**COMPITI DA SVOLGERE**
1 - Rispondi alle domande seguenti in base al testo su sviluppo e identità.
(a) Quale economista ha usato l'immagine della società opulenta?
(b) Chi parlava del virus del liberismo?
(c) Che cosa rischia di preannunciare la fine del discorso di sinistra?
2 - Porta avanti il testo su sviluppo e identità a partire dalla sua ultima frase.

**TESTO DATO**
La relazione tra sviluppo e identità, la questione della qualità dello sviluppo, sono temi tanto discussi, tanto abusati, che la pandemia li richiama, certo, ma nel modo in cui le cose troppo vicine al proprio sguardo non riescono a vedersi e non destano più lo stupore.
Si pensi alla società opulenta, l’immagine usata dall’economista John Kenneth Galbraith per descrivere le storture delle nostre economie. O al virus del liberismo, dal quale siamo stati tutti inconsapevolmente contagiati dopo la caduta del muro di Berlino, che ci ricordava, anni fa, il gesuita Bartolomeo Sorge.
Quella che è, ormai, definitiva è la fine del discorso di sinistra che, infatti, rischia di preannunciare un blowback verso la conservazione, la paura del nuovo e del futuro. Nel migliore dei casi il falò delle vanità progressiste, con leader che balbettano non solo in Europa ma financo in America.

Voci del dataset
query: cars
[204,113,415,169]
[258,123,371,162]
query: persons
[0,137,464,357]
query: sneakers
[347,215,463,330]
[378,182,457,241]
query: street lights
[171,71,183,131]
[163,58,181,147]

**RISPOSTE**
1 -
(a) John Kenneth Galbraith.
(b) Il gesuita Bartolomeo Sorge.
(c) Un blowback verso la conservazione, la paura del nuovo e del futuro.

2 -
Sviluppo e identità, economia e cultura, la loro difficile sintesi, trovarono una formula nel paese più fragile e, per questa ragione, più strategico d’Europa quando, ricorderà Ettore Bernabei anni dopo, in Italia “subito dopo la guerra De Gasperi e Mattioli (il celebre banchiere-umanista) si misero d’accordo. I cattolici avrebbero tenuto le fila della politica mentre i laici avrebbero curato i loro interessi nella finanza, nell’industria e nell’editoria giornalistica”.
In parte si trattò di una divisione di compiti di facciata. Ma che consentì di non sottrarre dignità all’attività culturale, alla ricerca, alla speculazione, anche libera dalle costrizioni accademiche.
Dalla formalizzazione della fusione tra politica e affari e dalla separazione tra cultura e politica, dovute alla fine di quel mondo, deriva tutto il resto, ma forse non tutti i guasti, perchè – al netto delle disfunzioni di sistema – “causa di tutti i mali è l’avidità di denaro”, come diceva San Paolo.
La pandemia ha messo a nudo questo dramma: la folle corsa del mondo, il bisogno disperato di crescere senza un perchè. Una volta, la divisione del mondo in blocchi permetteva a ciascuno di trovare se stesso, identificando l’altro come diverso, nemico o, persino, male assoluto.
Ma ora il conflitto tra Australia e Cina, che ha per teatro l’Oceano Pacifico, nel quale questa decide di non piegarsi alla potenza del gigante asiatico, e in cui l’America, con sano pragmatismo, tende una mano alla prima, introduce un elemento nuovo.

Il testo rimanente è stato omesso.